Regarding HF outcome specifically, HF hospitalisation (hHF), hHF or CV mortality, investigator-reported HF, hHF or HF mortality, and the introduction of loop diuretics as a surrogate for acute HF, were investigated in the trial. hHF (HR 0.65; 95% CI: 0.50-0.85, P=0.0017) as well as hHF/CV mortality (HR 0.66; 95% CI:0.55-0.79, P<0.001) and hHF or HF mortality (HR 0.61; 95% CI: 0.47-0.79, P=0.002) in empagliflozin-treated patients were persistently reduced throughout the study. No difference in treatment benefit was seen in investigator-reported HF and serious HF. The reduction of hHF/CV mortality between empagliflozin and placebo-treated patients was similar for patients with or without prior HF at baseline. Furthermore, there was no difference in risk for CV mortality nor for risk of hHF observed, between patients taking loop diuretic at baseline and those who did not. HHF patients had a high risk of mortality: the placebo group showed almost 24.2% of CV mortality and 30.5% all-cause mortality, which was nonsignificantly reduced by empagliflozin treatment to 14.3% and 21.4% respectively.

No serious adverse events were reported. The frequency of most events was not increased by empagliflozin, however candida infections were relatively more common in empagliflozin-treated patients (6.8% with 10 mg, 6.8% with 25 mg versus 1.8% with placebo). Interestingly, the incidence of acute kidney injury was lower in empagliflozintreated patients (5.2% in 10 mg, 5.3% in 25 mg versus 6.6% in placebo).

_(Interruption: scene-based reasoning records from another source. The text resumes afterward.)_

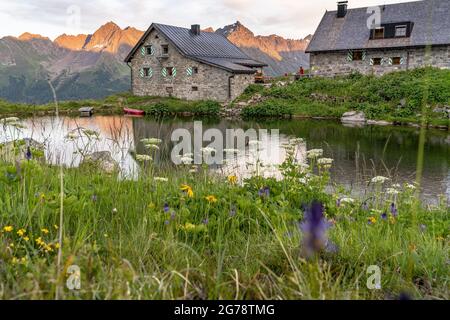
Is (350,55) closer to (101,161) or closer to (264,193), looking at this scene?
(101,161)

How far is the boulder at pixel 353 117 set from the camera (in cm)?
2715

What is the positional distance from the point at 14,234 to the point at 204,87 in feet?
119

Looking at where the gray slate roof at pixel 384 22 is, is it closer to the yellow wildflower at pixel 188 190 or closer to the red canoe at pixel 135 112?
the red canoe at pixel 135 112

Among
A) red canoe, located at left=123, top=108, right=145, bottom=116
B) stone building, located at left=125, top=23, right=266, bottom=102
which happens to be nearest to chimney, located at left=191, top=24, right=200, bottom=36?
stone building, located at left=125, top=23, right=266, bottom=102

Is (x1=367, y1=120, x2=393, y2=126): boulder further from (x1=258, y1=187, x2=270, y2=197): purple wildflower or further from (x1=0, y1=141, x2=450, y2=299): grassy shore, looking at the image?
(x1=258, y1=187, x2=270, y2=197): purple wildflower

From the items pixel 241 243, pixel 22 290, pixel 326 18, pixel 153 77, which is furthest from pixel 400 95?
pixel 22 290

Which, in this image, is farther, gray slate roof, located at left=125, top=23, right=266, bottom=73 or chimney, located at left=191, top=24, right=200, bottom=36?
chimney, located at left=191, top=24, right=200, bottom=36

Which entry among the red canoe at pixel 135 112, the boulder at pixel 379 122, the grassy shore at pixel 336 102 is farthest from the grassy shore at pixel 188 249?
the red canoe at pixel 135 112

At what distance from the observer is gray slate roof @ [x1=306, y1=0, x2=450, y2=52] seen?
34281 millimetres

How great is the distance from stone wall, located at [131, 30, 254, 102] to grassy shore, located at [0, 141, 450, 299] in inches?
1285

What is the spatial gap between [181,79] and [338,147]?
25664 millimetres

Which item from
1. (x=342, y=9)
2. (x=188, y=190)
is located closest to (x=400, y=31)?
(x=342, y=9)

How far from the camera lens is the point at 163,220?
12.8 feet
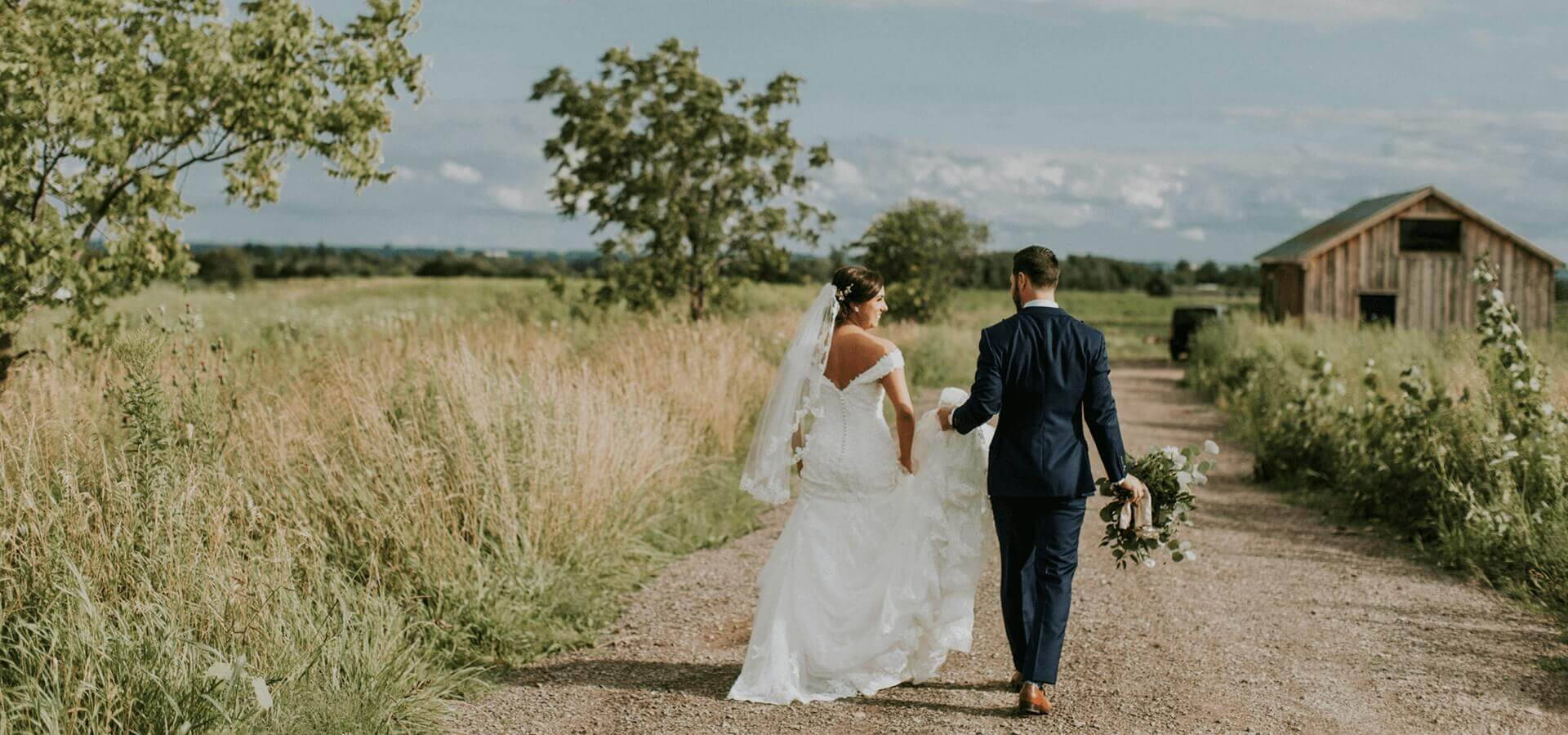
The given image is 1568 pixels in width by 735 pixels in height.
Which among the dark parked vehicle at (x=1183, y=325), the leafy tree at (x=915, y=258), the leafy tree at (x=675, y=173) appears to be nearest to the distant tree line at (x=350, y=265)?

Altogether, during 3 years of treatment this reflects a benefit of 25 lives and 14 fewer hHFs, but at the costs of 53 additional genital infections, per 1000 DM patients who are at increased risk for CV disease. The number needed-to-treat was 39 patients, which is consistent with other preventive CV medications. Thus in the EMPA REG OUTCOME trial with high-risk DM patients, empagliflozin treatment was associated with a large early mortality benefit and reduced frequency of hospitalisations. The treatment benefit was consistent with both doses and not associated with serious events.